Dear Zindagi, through its nuanced character Kaira, played by Alia Bhatt, truly gets what its like to be a 20-something young Indian woman today. Here’s why.
As a young Indian woman in her twenties, the idea of her self worth being defined by marriage and her ability to get ‘good’ proposals by virtue of being a quiet,’ fair’ and ‘beautiful’ young girl is drilled into her from the get go; if not your parents then through some other entitled relative, but the idea will definitely worm its way into your head.
Watching the recent Alia Bhatt soul tickler Dear Zindagi was like seeing some chapters of my life being etched on the silver screen. I am sure every 20 year old watching the movie would have identified with parts, if not the whole of the well defined character that Alia Bhatt plays (Kaira).
The therapist played by Shah Rukh Khan (Jug) would possibly be a dream version of a therapist but there are pearls of wisdom that you feel you could have heard sooner especially when as a young girl you are put through a blender of societal expectations, with your career, your sexuality and your worth placed into small non-negotiable boxes that you are supposed to tick according to a predetermined time line.
For a young Indian girl who has completed her education and possibly foraying into a career if her guardians so desire, the pressure to also toe the line of being a virginal, non-sexual, non-romantic but willing to magically submit to her husband is huge.
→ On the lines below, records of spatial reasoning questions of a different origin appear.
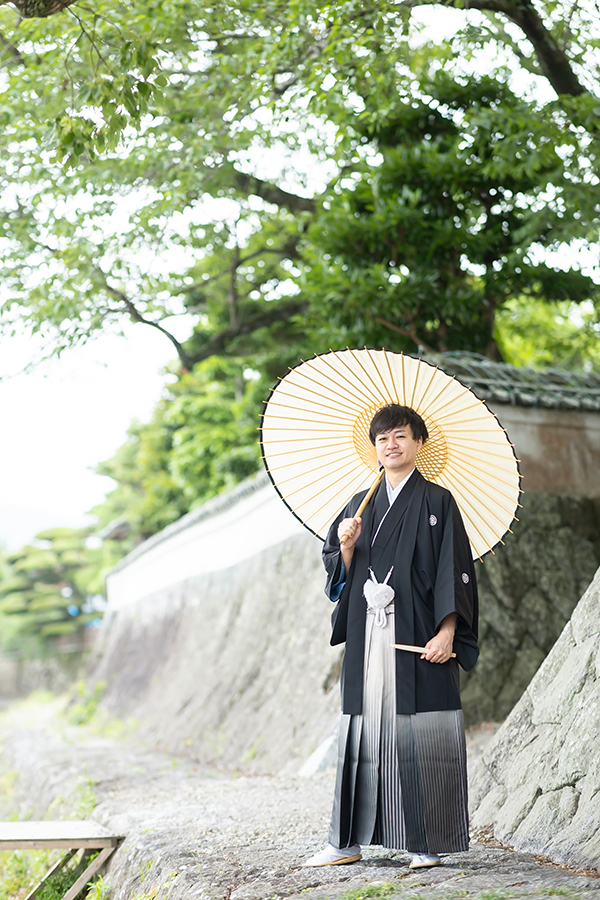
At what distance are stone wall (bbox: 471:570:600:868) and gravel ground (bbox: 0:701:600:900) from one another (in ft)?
0.52

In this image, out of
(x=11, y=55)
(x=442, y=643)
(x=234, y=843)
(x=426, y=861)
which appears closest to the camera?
(x=426, y=861)

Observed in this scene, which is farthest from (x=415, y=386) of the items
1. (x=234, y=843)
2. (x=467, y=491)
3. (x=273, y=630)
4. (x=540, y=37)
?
(x=273, y=630)

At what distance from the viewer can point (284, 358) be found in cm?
1418

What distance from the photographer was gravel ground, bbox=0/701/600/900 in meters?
3.29

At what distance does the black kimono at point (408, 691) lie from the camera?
3.62 m

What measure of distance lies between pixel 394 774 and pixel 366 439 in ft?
5.63

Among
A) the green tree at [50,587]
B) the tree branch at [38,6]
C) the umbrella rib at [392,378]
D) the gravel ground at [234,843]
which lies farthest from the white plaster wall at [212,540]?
the green tree at [50,587]

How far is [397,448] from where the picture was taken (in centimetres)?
398

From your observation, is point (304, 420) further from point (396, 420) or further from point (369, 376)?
point (396, 420)

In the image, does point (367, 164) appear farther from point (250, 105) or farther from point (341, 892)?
point (341, 892)

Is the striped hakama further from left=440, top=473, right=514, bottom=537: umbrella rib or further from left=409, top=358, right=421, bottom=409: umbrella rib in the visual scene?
left=409, top=358, right=421, bottom=409: umbrella rib

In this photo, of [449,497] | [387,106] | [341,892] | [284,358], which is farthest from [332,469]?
[284,358]

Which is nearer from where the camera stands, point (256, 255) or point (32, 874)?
point (32, 874)

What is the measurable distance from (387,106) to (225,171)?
94.0 inches
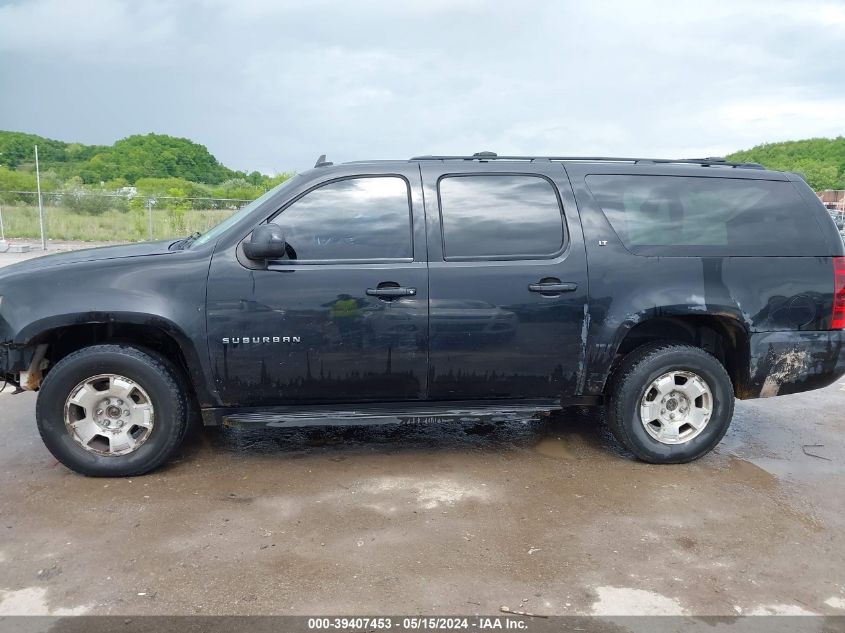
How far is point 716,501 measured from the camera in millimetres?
3721

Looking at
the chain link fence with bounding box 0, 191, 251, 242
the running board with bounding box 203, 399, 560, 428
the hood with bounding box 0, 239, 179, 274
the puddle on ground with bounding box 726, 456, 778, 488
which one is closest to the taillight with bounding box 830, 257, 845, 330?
the puddle on ground with bounding box 726, 456, 778, 488

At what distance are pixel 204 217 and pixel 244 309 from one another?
20839mm

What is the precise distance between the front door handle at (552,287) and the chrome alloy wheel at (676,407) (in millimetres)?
847

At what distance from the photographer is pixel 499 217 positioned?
13.2 feet

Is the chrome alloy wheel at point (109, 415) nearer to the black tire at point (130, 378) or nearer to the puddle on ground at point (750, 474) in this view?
the black tire at point (130, 378)

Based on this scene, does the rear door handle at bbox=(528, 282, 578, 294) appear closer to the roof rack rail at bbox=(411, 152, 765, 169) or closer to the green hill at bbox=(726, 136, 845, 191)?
the roof rack rail at bbox=(411, 152, 765, 169)

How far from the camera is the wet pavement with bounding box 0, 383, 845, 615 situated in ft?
9.00

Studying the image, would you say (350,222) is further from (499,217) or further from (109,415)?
(109,415)

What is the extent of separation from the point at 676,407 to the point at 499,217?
1686mm

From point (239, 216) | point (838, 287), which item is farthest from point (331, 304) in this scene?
point (838, 287)

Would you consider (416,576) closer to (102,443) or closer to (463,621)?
(463,621)

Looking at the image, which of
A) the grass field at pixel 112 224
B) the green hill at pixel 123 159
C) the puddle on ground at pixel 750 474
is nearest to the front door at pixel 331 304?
the puddle on ground at pixel 750 474

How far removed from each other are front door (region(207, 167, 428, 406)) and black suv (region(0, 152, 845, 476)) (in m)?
0.01

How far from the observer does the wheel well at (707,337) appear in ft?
13.8
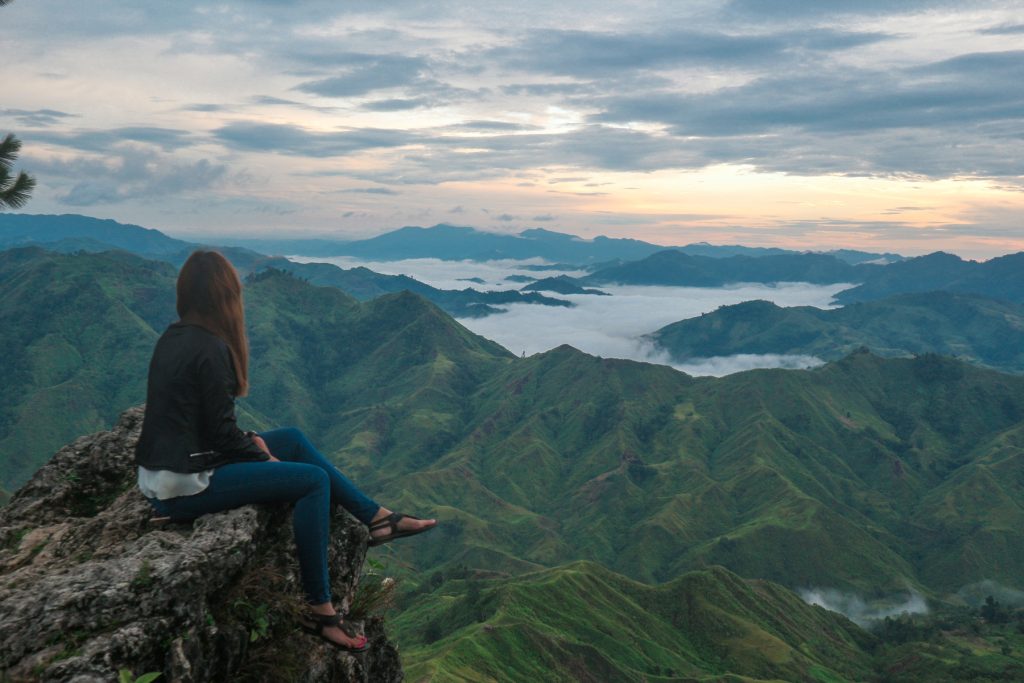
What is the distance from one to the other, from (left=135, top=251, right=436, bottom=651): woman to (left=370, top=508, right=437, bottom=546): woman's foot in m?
1.42

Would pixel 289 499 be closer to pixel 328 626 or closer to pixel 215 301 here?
pixel 328 626

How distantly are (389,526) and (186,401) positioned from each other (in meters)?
3.89

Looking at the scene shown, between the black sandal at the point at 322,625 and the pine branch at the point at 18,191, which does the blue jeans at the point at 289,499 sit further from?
the pine branch at the point at 18,191

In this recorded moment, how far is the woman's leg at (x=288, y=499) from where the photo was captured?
10102 millimetres

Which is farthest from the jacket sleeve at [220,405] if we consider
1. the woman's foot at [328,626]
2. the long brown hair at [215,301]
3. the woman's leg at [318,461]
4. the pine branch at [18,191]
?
the pine branch at [18,191]

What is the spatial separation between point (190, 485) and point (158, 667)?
2.40 meters

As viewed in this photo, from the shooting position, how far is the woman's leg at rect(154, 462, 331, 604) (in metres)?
10.1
It is confusing at the very least because your life partner cold be an individual that you are not supposed to select, and this is detrimental to where your life is headed. This is more so for young women than for men as it has the potential to decide everything from what you will wear for the rest of your life to where you will live and what opportunities you can explore. Imagine living inside such a pressure cooker of expectations!
The scene where Kaira’s brother picks her up from the beach promenade as she storms out of the house after having a breakdown in front of her parents and relatives touches very close to home. However, the realization that parents are just people who are bowing down to peer pressure and expectations is a realization that both Kaira and yours truly arrived at after some pain. Also the realization that your sibling, no matter how wacky, can be a shoulder for you as he/she ‘gets’ you, having shared the same set of parents.
Another noteworthy scene is the dream sequence that shows Kaira being ridiculed by married women. This is a very nuanced and well thought out scene as it echoes with many young girls who are convinced by society everyday that their true worth is determined by the partner they marry. Their career, their talent is all secondary to that. So much so that women working towards the perfect marriage and their future husband is normalized in the stories we read and the images we see around us.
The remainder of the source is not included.